If you’ve ever seen someone have a big toke on a joint, you know that more often than not they have a smile on their face. Because say what you will about pot, it tends to make people feel pretty good. Rimonabant has the opposite effect here as well and was withdrawn from the market pretty quickly after it was revealed it was making people depressed and suicidal.
Heroin has caused untold levels of despair, suffering and bad PSAs. So you might be surprised to learn that scientists sat down and developed a drug 5000 times as strong.
Etorphine is a drug that works in the same way as heroin and morphine, but never really took off on the streets because it’s too potent to do anything besides instantly kill humans.
How potent? Its only use is to sedate large animals, and 1/100th of a gram can knock out a 3000 kg (6614 lbs) elephant. Contact with skin can be enough to cause an overdose in humans, so whenever the drug is used an assistant with an antidote has to be ready to Pulp Fiction you in case of an accident.
2,4-Dinitrophenol or DNP is a drug that screws up the way your body uses energy. Normally the food you eat is turned into energy to keep your heart beating and let your muscles move and really important stuff like that. If you eat too much energy, the excess is stored as fat on your butt and stomach until there’s not enough food around and it’s needed.

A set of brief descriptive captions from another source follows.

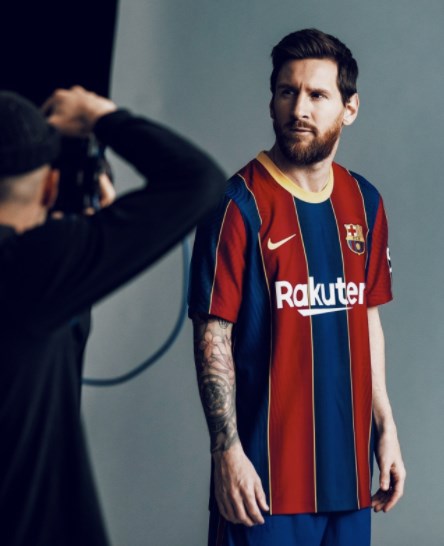 ميسي يقرّر البقاء في برشلونة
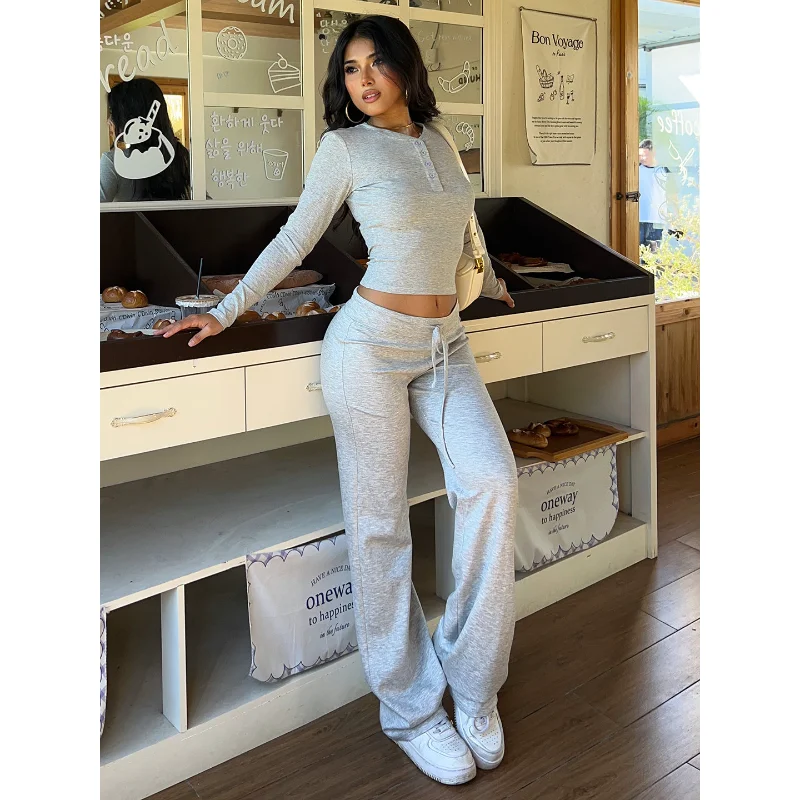 Осень 2026. Повседневная облегающая длинная футболка све и прямые брюки с низкой талией и поясом. Комплект круглых женских брюк на пуговицах.
Осень 2026. Повседневная облегающая длинная футболка све и прямые брюки с низкой талией и поясом. Комплект круглых женских брюк на пуговицах.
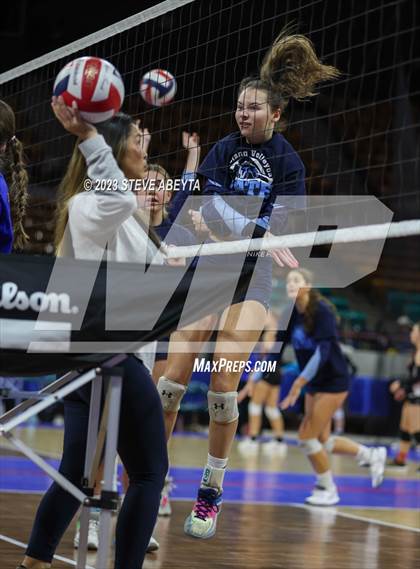 Thumbnail 2 in Legend vs. Ralston Valley (CHSAA 5A Contenders First Round) photogallery.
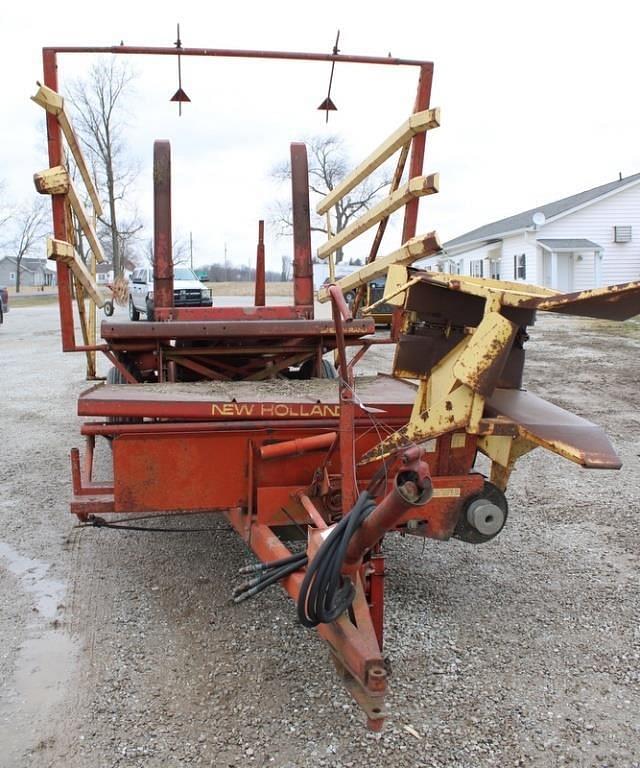 Image of New Holland 1002 equipment image 4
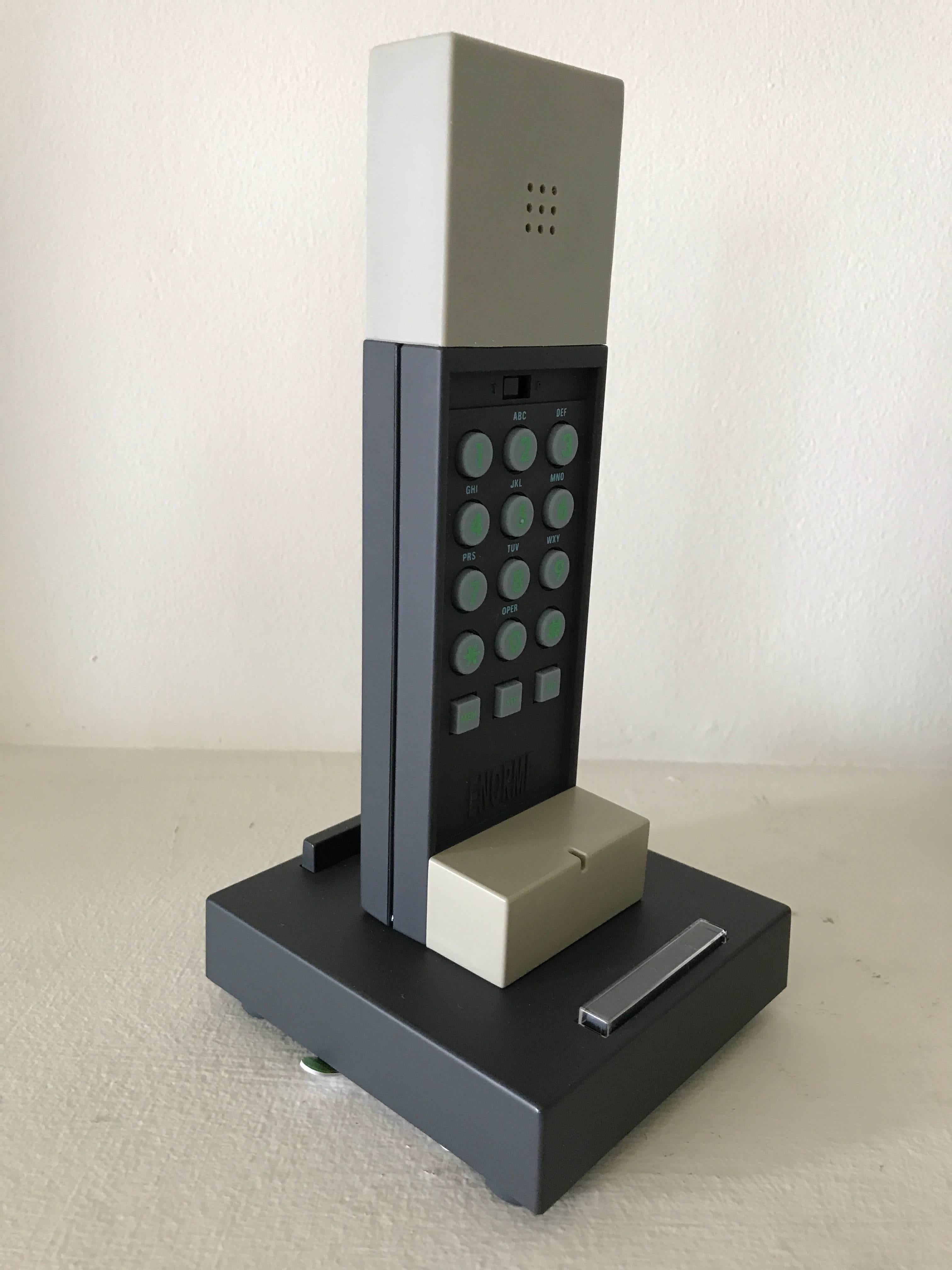 Original Enorme phone in black and grey designed by Ettore Sottsass for Sottsass Associati and Brondi Telephonia S.p.A. Phone has been tested and works.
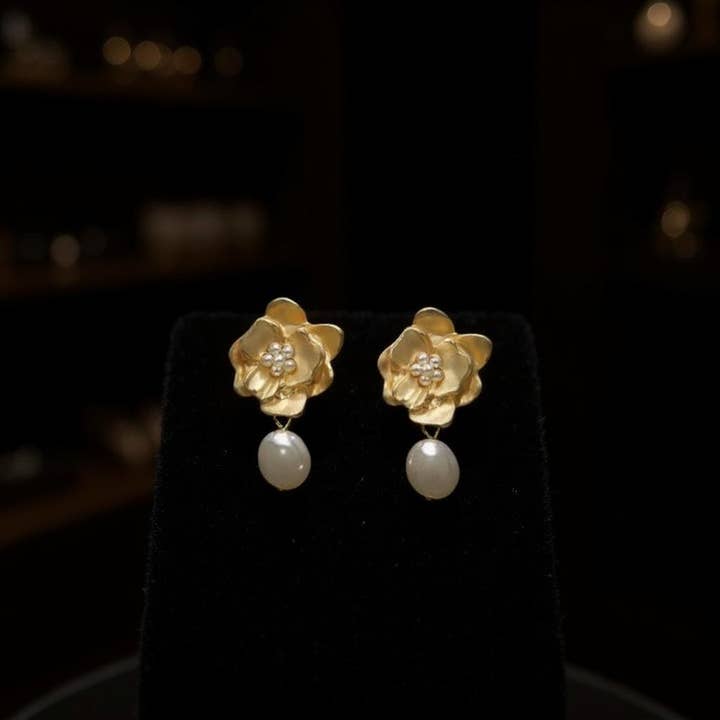 Athena Bridal Jewellery - Wholesale Dangle Earrings - VINTAGE HEIRLOOM EARRINGS - GOLD3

DNP is a drug that was used for weight loss in the 1930s, because it totally screwed with the way your body used energy so that energy is used up without any effort on your part. You can eat all the fried chicken that you want and all the energy will be burnt up while you sit around playing X-Box.

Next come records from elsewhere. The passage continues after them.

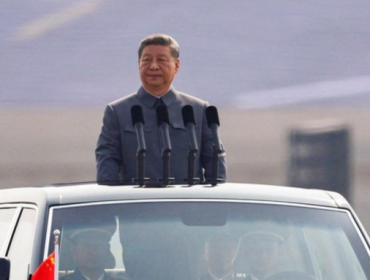Presiden China Xi Jinping menekankan pentingnya kerja sama internasional dalam pengembangan AI, menolak dominasi satu negara. (Foto: REUTERS/Tingshu Wang) 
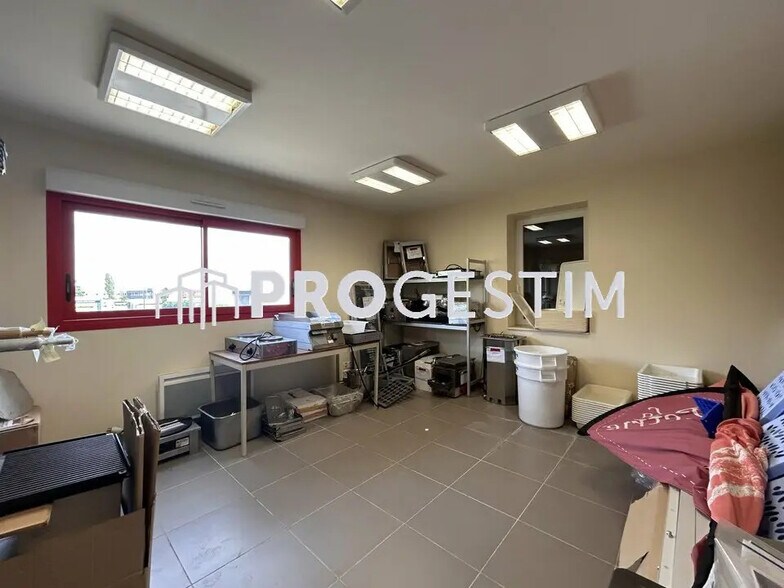 Flex in Saint-Apollinaire for lease - Interior Photo - Image 3 of 6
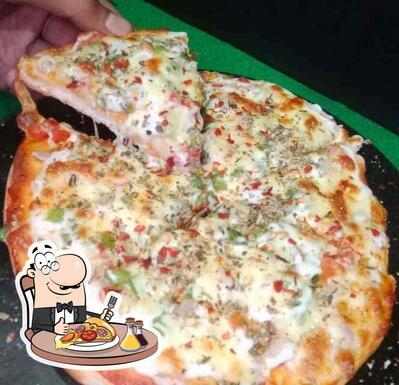 Try out pizza at The Pizza Fit
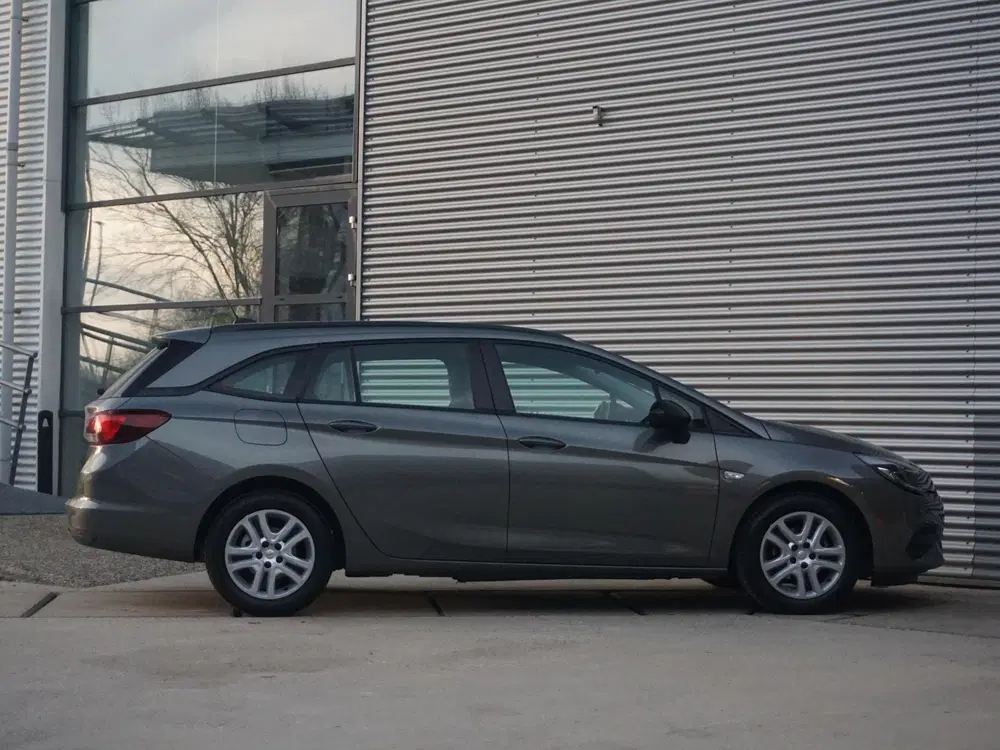 Opel Astra 1.4 Edition uit 2022, foto 6
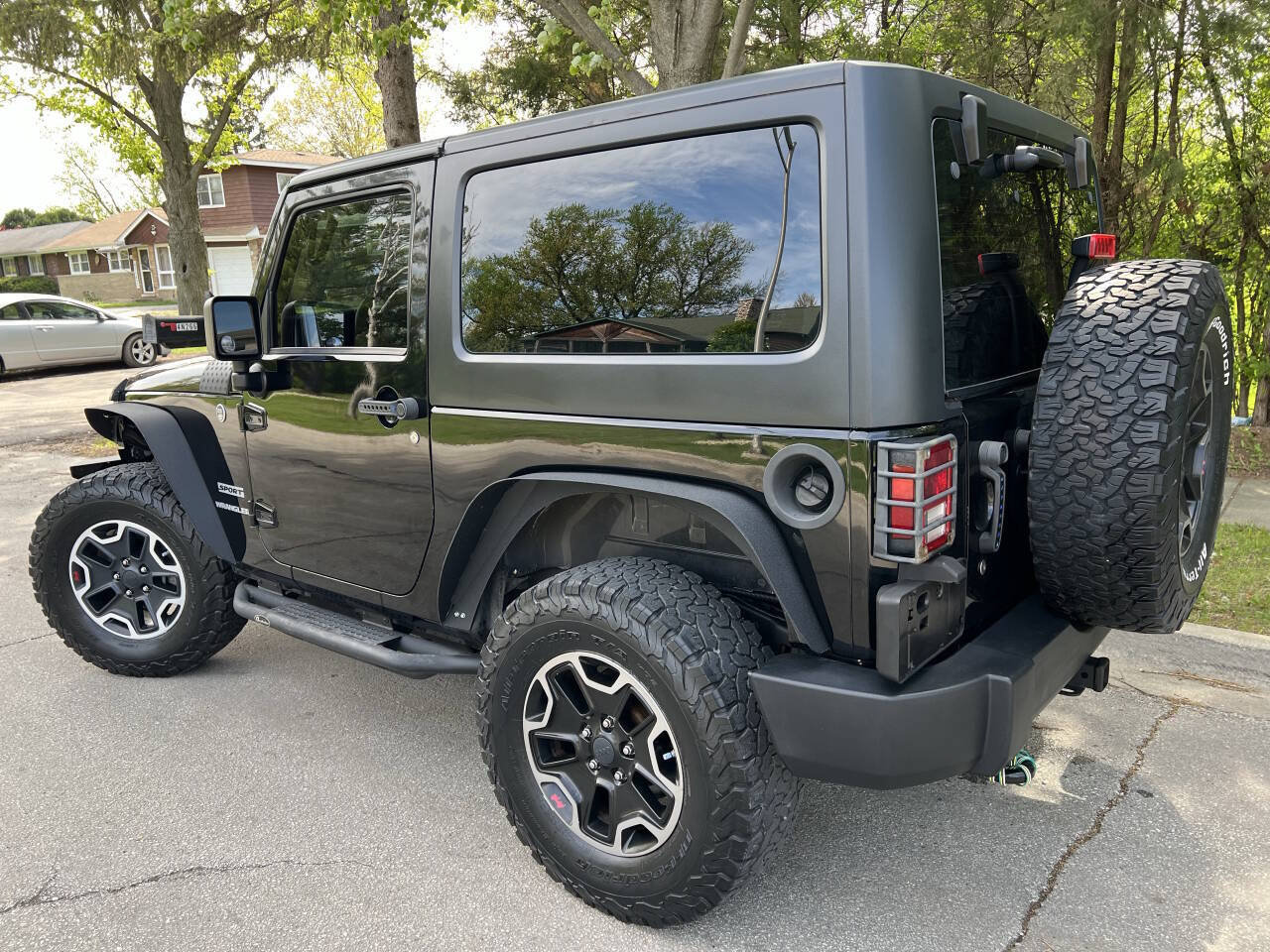 Used 2013 Jeep Wrangler Sport AWD/4WD image 4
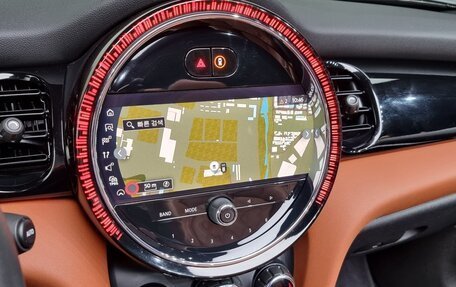 MINI Cabrio, 2021 год, 2 870 000 рублей, 9 фотография
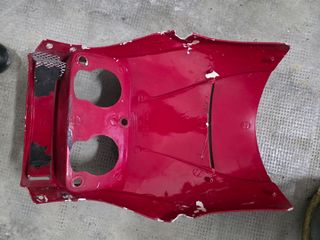 Tapa frontal Cagiva Freccia C12R para repasar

While this may sound like the best invention ever, there’s a drawback. The drug was discontinued in 1938 because people were literally cooking from the inside, with massively raised body temperature, heart rate and sweating that was often fatal.
The drug is available through online pharmacies and people are still taking it, and it’s still killing them.

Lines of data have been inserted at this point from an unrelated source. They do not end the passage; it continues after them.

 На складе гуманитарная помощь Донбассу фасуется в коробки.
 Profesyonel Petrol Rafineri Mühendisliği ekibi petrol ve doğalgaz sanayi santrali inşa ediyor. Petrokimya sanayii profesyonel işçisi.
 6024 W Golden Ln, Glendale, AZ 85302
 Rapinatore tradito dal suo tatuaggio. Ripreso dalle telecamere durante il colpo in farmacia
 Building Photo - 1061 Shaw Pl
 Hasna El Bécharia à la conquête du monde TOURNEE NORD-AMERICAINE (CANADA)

From the 1950s to the 1970s the US military had a fun little side project at the Edgewood Arsenal. They would give soldiers various drugs and chemical agents to see what happened. One of these was a super potent version of marijuana called ‘dimethylheptylpyran’ or DMHP.
This stuff gives all the classic signs of being baked like red eyes, hunger and sluggishness. However rather than a couple of joints, 0.0002 g is all the DMHP you need to get the average person staring at their shoes and giggling. At 1mg doses soldiers were completely unable to perform their duties for up to 3 days. The boffins over at Edgewood thought they had stumbled across the ideal non-lethal incapacitating agent.
You could just spray the enemy base with DMHP and walk in an hour later while everyone is watching Friends reruns and eating Cheetos. By the late 1970s more effective chemical warfare agents had been weaponised, and the research was stopped.
In Russia, heroin addicts who can’t afford their next hit have found an easier and much more horrifying way to get a fix. A series of reactions with over the counter painkillers and easily available chemicals can create a drug called desomorphine that has similar effects to heroin.
As you can probably guess, cooking up painkillers, lighter fluid, and cleaning oils in a kitchen doesn’t result in a pure product. A brown gunk called Krokodil is produced. The mixture was named for its tendency to turn the skin of users scaly and reptilian as the toxic by-products eat away at the flesh. Heavy use leaves flesh grey and dead, sometimes rotting away to the bone. The results are truly disturbing.